He writes, “Jesus rejected hatred because he saw that hatred meant death to the mind, death to the spirit, death to communion with his father.” When you try to deceive someone else, even for your own protection, you end up becoming a deceiver deep in your nature. You end up losing the ability to make moral distinctions.
Thurman argued that the first step toward reconciliation comes when we redefine the people on both sides of these power equations. When status categories are frozen, people in different groups meet as enemies. But you can scramble status categories by asking deeper questions of one another: How have you decided to live your life? What are the questions you have had to answer? These inquiries begin the process of seeing others in their full dignity. They initiate a process of sharing mutual worth and value.
Then comes my favorite sentence in the book, “There cannot be too great insistence on the point that we are here dealing with a discipline, a method, a technique, as over against some form of wishful thinking or simple desiring.”

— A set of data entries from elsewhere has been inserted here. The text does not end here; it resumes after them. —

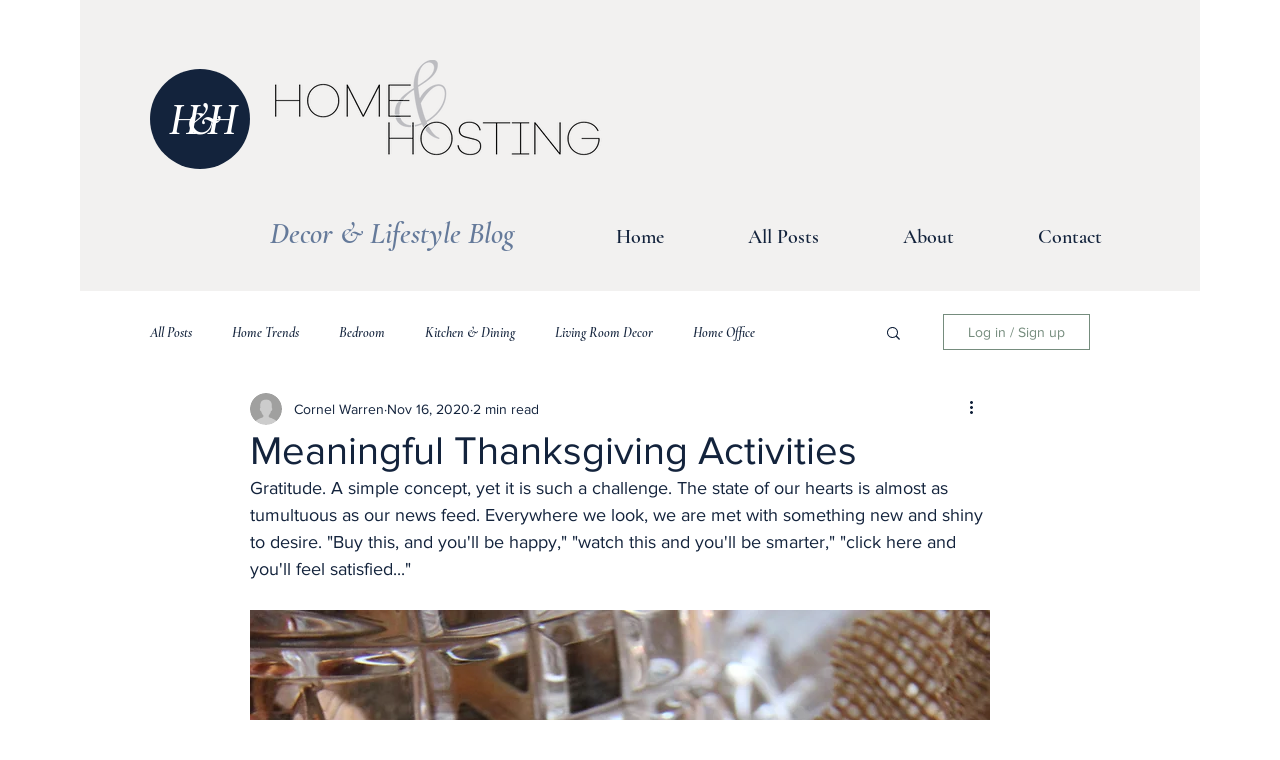

--- FILE ---
content_type: text/html; charset=utf-8
request_url: https://www.google.com/recaptcha/api2/aframe
body_size: 267
content:
<!DOCTYPE HTML><html><head><meta http-equiv="content-type" content="text/html; charset=UTF-8"></head><body><script nonce="Jw19nD5eH8cflJ0XSgJfzA">/** Anti-fraud and anti-abuse applications only. See google.com/recaptcha */ try{var clients={'sodar':'https://pagead2.googlesyndication.com/pagead/sodar?'};window.addEventListener("message",function(a){try{if(a.source===window.parent){var b=JSON.parse(a.data);var c=clients[b['id']];if(c){var d=document.createElement('img');d.src=c+b['params']+'&rc='+(localStorage.getItem("rc::a")?sessionStorage.getItem("rc::b"):"");window.document.body.appendChild(d);sessionStorage.setItem("rc::e",parseInt(sessionStorage.getItem("rc::e")||0)+1);localStorage.setItem("rc::h",'1769548081074');}}}catch(b){}});window.parent.postMessage("_grecaptcha_ready", "*");}catch(b){}</script></body></html>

A discipline, a method, a technique.
To be a good citizen, it is necessary to be warmhearted, but it is also necessary to master the disciplines, methods and techniques required to live well together: how to listen well, how to ask for and offer forgiveness, how not to misunderstand one another, how to converse in a way that reduces inequalities of respect. In a society with so much loneliness and distrust, we are failing at these social and moral disciplines.
Similarly, to create social change, it is necessary to have good intentions, but it is also necessary to master the disciplines and techniques of effective social action. The people in the civil rights organizations in the 1950s and ’60s spent a lot of time rigorously thinking about which methods would work and which would backfire. Thurman’s emphasis on methodological rigor and technique influenced King’s brilliant and often counterintuitive principles of nonviolent resistance:
1. It is not a method for cowards. It is active nonviolent resistance to evil.
2. It seeks not to defeat or humiliate the opponent but to win his friendship and understanding in order to move toward a beloved community.